__Given text__
::::
Authorities initially recommended that farmers change their irrigation methods to spare the two temples but the measures did little to help.

The current rescue plan is expected to last 18 months and calls for the construction of several drainage trenches next to the temples to redirect the flow of excess water and then pump it into a canal.

The operation also revives an old drainage system which had been filled in by local farmers, according to Sabri Abdelaziz, the Supreme Council's chief archaeologist in Upper Egypt, who said the aim was "to resolve the problem once and for all".

Work on the Karnak Temple, Egypt's largest religious complex, began in about 3,300 BC. Later extensions were completed in the 18th, 19th and 20th Dynasties and later under the Greeks and the Romans.

The smaller Luxor Temple was built 4,000 years ago by the legendary pharaohs Amenhopis III and Ramses II.
But this is the first time over the millennia that the structure has been threatened by the waters of the Nile.

Abdel Hani said that the drainage operation itself posed no danger to the two monuments but that a reserve team of engineers was on stand-by for any emergencies.

Abdelaziz added that the Supreme Council had begun a study for plans to salvage the Esna Temple, on the west bank of the Nile south of Luxor, which is threatened with collapse by a rise in the water table due to the construction of a dam nearby in 1993.

He said there were two options: a pumping operation to lower the water level below the base of the columns or to remove the structure from its foundations and replace it after increasing the height of the base.

Two similar operations were conducted on temples at Philae and Aswan in recent years.
::::
__Material__
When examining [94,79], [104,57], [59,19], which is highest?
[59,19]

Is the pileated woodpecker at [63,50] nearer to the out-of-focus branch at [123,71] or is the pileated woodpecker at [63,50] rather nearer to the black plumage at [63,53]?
::::
__Exercises__
a – Decide whether each statement agrees with the Luxor temples article, answering yes or no and quoting the deciding words from the article: (i) the current rescue plan is expected to last 18 months; (ii) the Esna Temple stands on the east bank of the Nile; (iii) the drainage operation was said to pose a danger to the two monuments.
b – Repeat the part of the Luxor temples article between "Work on the" and "of the Nile.", inclusive.

__Results for the exercise__
a –
(i) Yes: "The current rescue plan is expected to last 18 months"
(ii) No: "on the west bank of the Nile south of Luxor"
(iii) No: "the drainage operation itself posed no danger to the two monuments"

b –
Work on the Karnak Temple, Egypt's largest religious complex, began in about 3,300 BC. Later extensions were completed in the 18th, 19th and 20th Dynasties and later under the Greeks and the Romans.

The smaller Luxor Temple was built 4,000 years ago by the legendary pharaohs Amenhopis III and Ramses II.
But this is the first time over the millennia that the structure has been threatened by the waters of the Nile.